There would also be a “fundamental policy choice” for the UK Government to decide whether the courts, in interpreting pre-Brexit law, ought to maintain the purposive approach to interpretation by which the CJEU had regard to the spirit of the aims of the EU as a whole, “given that the context in which the legislation is being interpreted may be very different from its original purpose, as a consequence of the UK’s departure. Consideration must also be given to whether the fundamental principles of the EU ought to be applied post-Brexit at all”.

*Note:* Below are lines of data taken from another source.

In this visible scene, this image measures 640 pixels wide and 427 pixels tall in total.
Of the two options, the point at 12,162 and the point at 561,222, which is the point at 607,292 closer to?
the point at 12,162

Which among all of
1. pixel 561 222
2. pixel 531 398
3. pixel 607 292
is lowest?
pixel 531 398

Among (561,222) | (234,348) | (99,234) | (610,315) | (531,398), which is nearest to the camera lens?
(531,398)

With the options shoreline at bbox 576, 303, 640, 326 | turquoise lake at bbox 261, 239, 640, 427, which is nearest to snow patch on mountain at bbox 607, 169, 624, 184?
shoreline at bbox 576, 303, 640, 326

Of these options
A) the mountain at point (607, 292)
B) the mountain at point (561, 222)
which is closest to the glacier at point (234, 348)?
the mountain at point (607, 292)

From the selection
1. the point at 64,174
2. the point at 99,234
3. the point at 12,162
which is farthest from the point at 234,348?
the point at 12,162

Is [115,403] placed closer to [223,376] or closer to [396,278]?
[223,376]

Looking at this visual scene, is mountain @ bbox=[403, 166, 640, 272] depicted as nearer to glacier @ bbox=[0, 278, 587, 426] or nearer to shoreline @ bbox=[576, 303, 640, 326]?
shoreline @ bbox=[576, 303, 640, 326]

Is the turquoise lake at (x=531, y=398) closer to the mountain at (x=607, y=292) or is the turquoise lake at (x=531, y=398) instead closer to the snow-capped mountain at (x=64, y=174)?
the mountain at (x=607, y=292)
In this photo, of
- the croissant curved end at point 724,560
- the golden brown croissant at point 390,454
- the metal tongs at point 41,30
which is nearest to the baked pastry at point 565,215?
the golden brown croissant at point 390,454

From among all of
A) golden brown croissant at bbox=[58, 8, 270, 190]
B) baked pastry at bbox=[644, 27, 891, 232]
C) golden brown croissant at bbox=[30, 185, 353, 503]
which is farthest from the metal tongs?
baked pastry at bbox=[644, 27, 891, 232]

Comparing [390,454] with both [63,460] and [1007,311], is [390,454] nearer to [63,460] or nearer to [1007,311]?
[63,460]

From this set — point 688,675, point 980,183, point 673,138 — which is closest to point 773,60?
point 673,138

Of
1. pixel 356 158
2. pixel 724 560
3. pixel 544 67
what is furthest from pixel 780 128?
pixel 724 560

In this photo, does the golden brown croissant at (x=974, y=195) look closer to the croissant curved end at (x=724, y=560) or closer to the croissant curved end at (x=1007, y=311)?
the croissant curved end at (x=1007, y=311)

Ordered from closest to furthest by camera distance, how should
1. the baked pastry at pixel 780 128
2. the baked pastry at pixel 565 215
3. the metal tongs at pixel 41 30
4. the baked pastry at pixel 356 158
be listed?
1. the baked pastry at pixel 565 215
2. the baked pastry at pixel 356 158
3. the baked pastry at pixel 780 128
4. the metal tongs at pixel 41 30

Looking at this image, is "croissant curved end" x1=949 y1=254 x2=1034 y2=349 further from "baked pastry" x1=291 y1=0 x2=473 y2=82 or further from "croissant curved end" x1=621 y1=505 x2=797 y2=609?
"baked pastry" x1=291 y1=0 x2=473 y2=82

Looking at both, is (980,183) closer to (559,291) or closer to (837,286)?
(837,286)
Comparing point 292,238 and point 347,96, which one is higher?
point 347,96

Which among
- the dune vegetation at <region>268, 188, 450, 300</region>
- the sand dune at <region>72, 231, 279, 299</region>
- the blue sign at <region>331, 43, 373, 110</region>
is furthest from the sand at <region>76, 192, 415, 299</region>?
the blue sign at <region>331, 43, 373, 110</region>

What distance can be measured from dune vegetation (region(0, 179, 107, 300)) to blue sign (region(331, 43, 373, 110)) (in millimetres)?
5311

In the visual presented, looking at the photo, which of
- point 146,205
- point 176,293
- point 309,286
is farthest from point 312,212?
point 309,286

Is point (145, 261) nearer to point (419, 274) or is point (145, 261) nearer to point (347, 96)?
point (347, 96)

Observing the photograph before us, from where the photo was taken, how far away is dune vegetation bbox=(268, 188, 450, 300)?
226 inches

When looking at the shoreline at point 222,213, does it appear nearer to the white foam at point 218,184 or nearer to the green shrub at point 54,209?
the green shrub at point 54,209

Lord Carloway also referred to the legal position that would result if Scotland were able, as proposed by the Scottish Government, to accede to the European Economic Area Agreement, thus retaining access to the European Single Market. Many of the EU law cases that had come before the Inner House would still be subject to the same substantive law, though fewer environmental matters would be covered, challenges based on free movement of goods would not be able to rely on the Common Agricultural Policy, and “It would not be possible to rely on the prohibition against taxing strengths of alcohol differently in challenging a minimum pricing measure.”

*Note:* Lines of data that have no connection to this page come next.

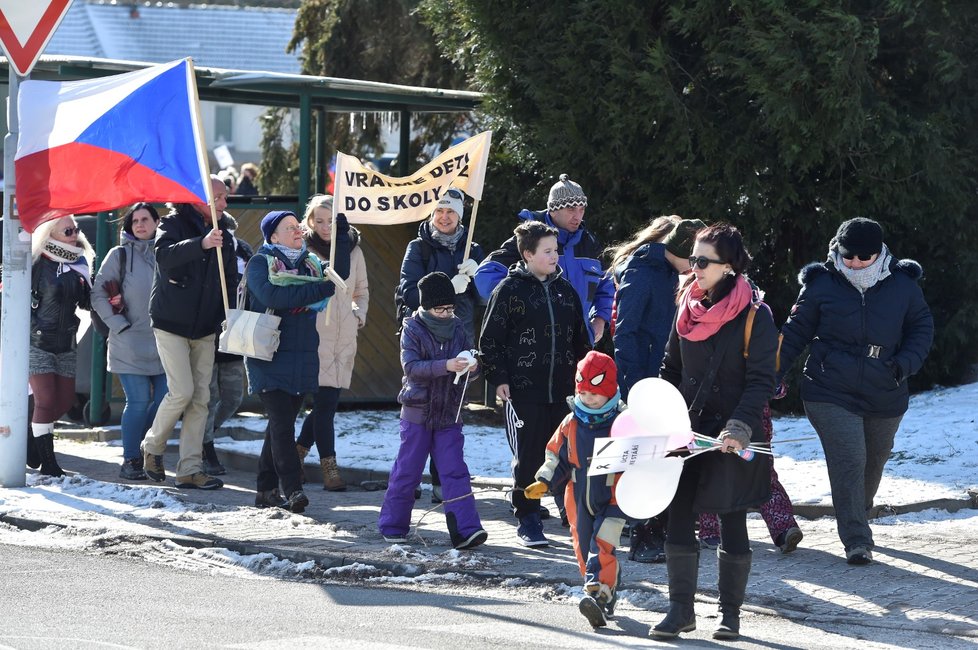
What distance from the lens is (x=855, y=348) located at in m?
7.66

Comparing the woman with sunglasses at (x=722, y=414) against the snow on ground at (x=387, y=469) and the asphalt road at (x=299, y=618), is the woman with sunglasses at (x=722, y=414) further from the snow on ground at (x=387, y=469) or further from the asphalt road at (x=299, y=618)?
the snow on ground at (x=387, y=469)

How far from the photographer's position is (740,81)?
452 inches

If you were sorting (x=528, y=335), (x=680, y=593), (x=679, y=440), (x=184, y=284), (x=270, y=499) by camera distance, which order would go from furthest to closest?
1. (x=184, y=284)
2. (x=270, y=499)
3. (x=528, y=335)
4. (x=680, y=593)
5. (x=679, y=440)

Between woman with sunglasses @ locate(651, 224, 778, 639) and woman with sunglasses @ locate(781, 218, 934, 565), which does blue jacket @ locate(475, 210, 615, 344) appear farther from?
woman with sunglasses @ locate(651, 224, 778, 639)

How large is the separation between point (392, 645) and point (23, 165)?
4815 millimetres

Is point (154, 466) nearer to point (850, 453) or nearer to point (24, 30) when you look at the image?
point (24, 30)

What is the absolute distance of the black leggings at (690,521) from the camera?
629cm

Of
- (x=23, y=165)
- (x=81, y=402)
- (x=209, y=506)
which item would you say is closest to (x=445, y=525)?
(x=209, y=506)

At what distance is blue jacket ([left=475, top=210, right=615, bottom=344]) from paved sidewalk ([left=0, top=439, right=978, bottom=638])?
1373 mm

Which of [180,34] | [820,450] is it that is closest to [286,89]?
[820,450]

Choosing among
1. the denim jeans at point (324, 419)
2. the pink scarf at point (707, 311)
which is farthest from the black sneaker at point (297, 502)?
the pink scarf at point (707, 311)

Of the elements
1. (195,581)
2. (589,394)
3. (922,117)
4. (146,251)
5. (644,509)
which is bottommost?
(195,581)

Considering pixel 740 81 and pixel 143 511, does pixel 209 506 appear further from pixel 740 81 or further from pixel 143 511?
pixel 740 81

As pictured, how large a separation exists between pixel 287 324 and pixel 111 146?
1596 millimetres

However “the role of the court would change significantly”. The jurisdiction of the CJEU would be ended, though supervision would be exercised by the EFTA court, and the principles of interpretation would also change. It might bring some litigation back to Scotland that was currently conducted mainly in London.

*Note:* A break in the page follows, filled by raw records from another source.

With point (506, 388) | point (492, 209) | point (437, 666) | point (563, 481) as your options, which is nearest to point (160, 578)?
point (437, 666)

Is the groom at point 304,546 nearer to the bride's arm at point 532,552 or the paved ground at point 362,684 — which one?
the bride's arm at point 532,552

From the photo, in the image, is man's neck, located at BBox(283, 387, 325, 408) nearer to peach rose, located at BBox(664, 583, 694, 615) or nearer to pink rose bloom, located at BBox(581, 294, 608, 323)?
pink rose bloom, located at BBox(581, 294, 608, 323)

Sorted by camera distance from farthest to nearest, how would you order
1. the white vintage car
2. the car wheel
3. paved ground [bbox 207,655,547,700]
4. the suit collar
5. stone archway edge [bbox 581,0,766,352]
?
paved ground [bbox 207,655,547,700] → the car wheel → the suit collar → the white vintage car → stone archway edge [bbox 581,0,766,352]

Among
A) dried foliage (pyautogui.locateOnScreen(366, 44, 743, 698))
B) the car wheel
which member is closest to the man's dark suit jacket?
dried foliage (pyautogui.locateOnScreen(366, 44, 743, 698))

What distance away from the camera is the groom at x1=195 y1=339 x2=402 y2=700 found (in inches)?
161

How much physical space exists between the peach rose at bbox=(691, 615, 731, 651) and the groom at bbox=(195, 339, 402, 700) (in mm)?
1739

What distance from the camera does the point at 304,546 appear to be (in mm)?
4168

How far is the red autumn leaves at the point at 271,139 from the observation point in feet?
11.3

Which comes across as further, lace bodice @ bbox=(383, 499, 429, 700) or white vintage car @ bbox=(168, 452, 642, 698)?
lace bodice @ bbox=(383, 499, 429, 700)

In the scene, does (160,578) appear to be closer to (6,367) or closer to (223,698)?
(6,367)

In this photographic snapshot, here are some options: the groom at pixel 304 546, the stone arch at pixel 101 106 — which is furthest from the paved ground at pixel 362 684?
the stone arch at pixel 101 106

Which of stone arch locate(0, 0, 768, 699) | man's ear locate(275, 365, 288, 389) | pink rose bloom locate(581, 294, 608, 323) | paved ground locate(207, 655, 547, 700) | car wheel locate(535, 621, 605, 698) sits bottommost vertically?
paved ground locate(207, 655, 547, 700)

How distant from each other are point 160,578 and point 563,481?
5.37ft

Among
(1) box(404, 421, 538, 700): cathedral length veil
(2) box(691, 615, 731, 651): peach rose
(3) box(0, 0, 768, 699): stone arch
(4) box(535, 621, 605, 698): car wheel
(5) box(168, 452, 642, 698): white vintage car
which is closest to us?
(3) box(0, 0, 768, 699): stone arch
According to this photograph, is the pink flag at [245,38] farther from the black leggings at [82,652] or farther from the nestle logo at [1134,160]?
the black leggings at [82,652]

The Lord President concluded by affirming the expertise of the Scottish courts. “Despite the occasional hesitation of some counsel to accept the depth of the court’s knowledge, the appellate divisions are now, and have been for some time, familiar with interpreting and applying the principles of EU law, even if that has not always been so”, he stated. “Any innovation, or renovation, which is necessary as a result of the current political process will in time become part of the standard jurisprudence of the courts.
“Scotland has a strong tradition of having lawyers steeped in the Europe context. The judiciary too maintain important links with the European courts. The Scottish legal system has roots immersed in the ius commune of post-Roman times. All of this existed long before the European Union was even thought of. There is no reason why it ought not to continue.”